■ **DATA TO EXAMINE**:
-*-*-
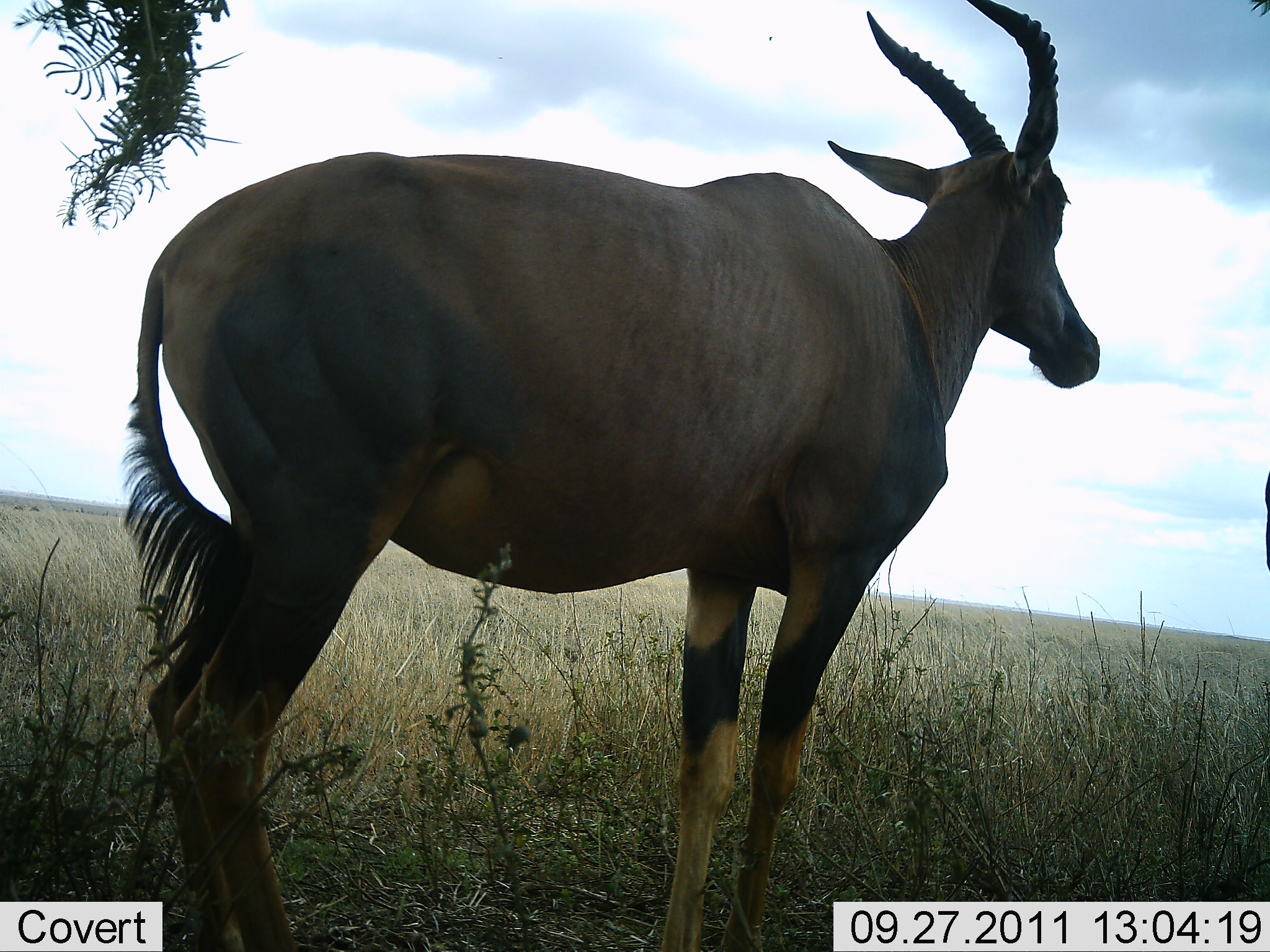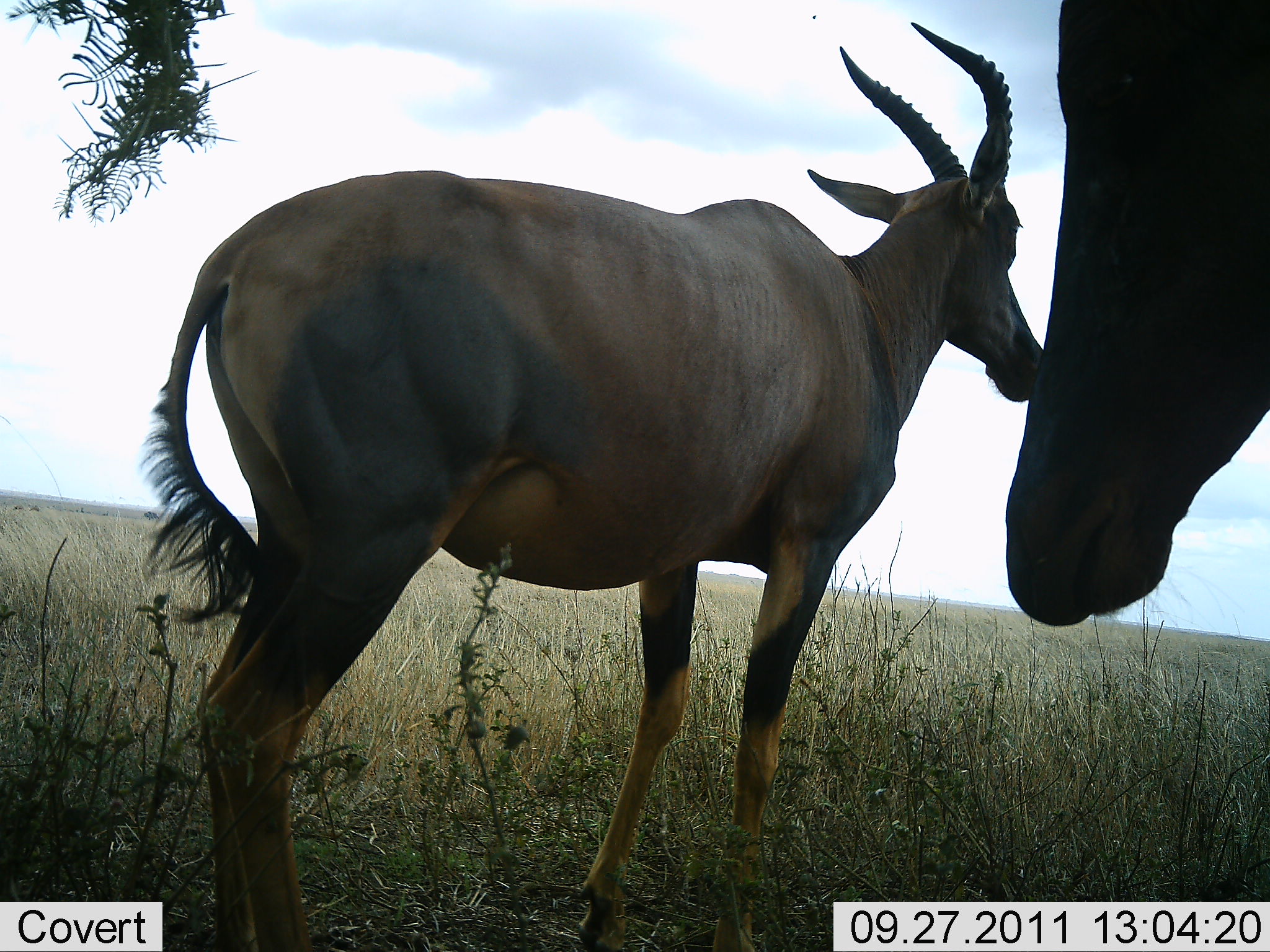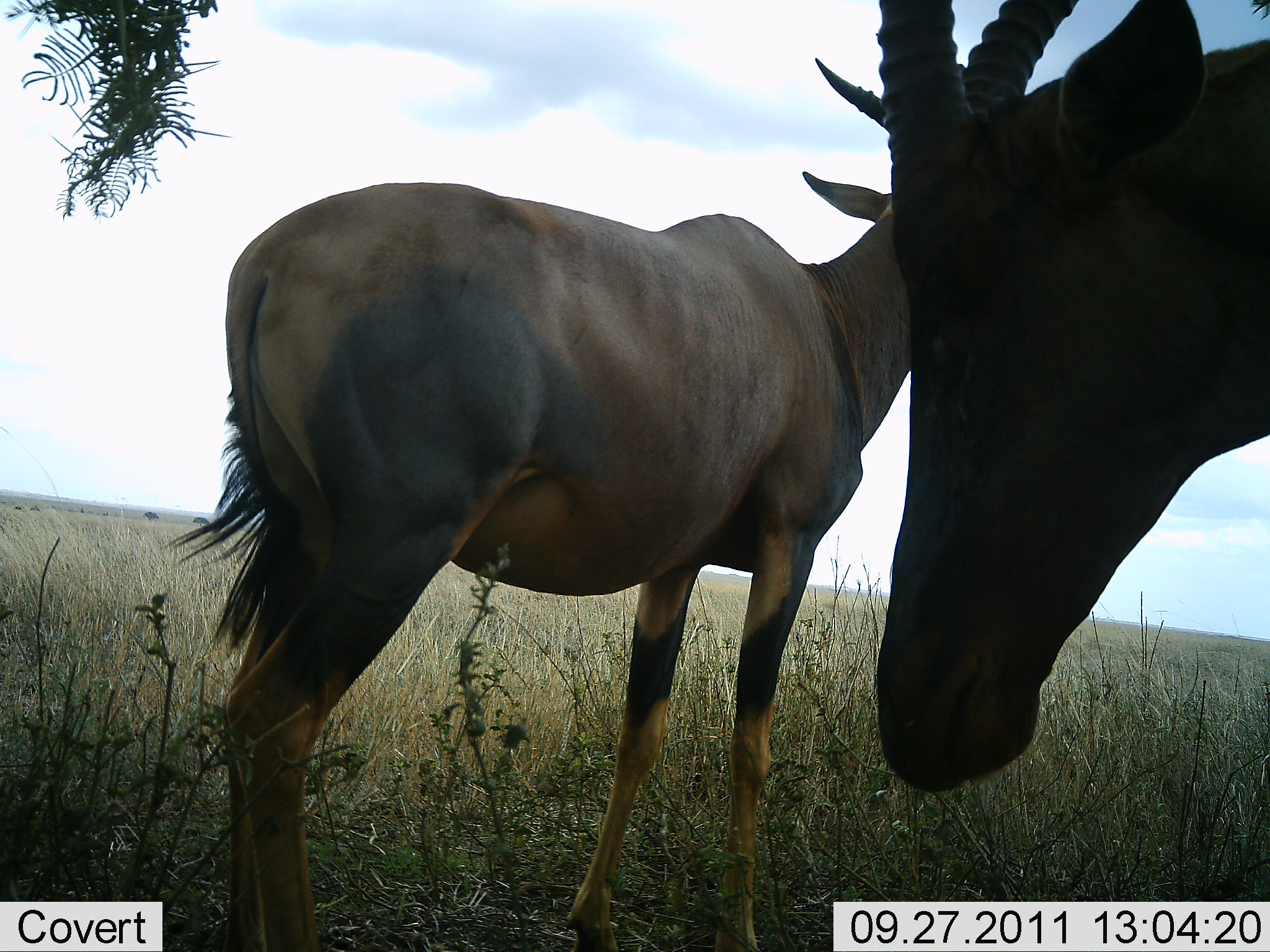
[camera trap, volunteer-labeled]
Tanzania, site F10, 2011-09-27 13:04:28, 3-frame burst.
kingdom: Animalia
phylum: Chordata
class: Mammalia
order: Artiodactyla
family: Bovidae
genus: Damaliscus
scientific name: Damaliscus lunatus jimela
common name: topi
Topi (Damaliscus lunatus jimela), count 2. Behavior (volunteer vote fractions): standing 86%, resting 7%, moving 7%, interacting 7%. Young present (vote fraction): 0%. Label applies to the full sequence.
-*-*-
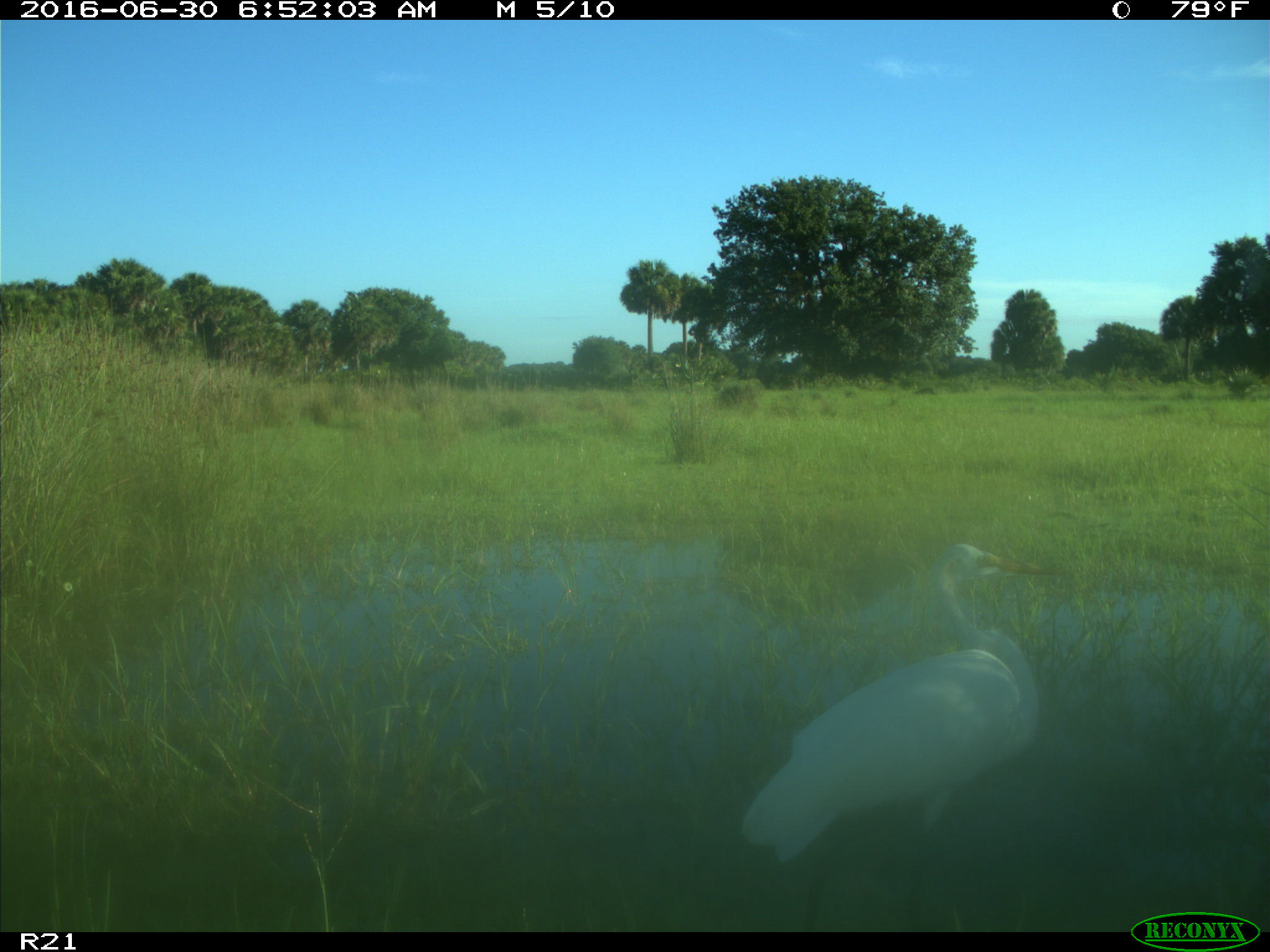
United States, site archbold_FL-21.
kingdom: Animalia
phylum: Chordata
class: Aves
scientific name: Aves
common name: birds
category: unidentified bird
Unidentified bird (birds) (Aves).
-*-*-
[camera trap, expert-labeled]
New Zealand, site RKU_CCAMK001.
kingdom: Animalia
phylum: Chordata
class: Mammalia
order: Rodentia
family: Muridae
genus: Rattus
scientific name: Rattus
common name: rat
-*-*-
■ **TASK PROMPT**:
Lines in the data that include the word "scientific" should all be copied.

■ **SOLUTION FOR THIS TASK**:
scientific name: Damaliscus lunatus jimela
scientific name: Aves
scientific name: Rattus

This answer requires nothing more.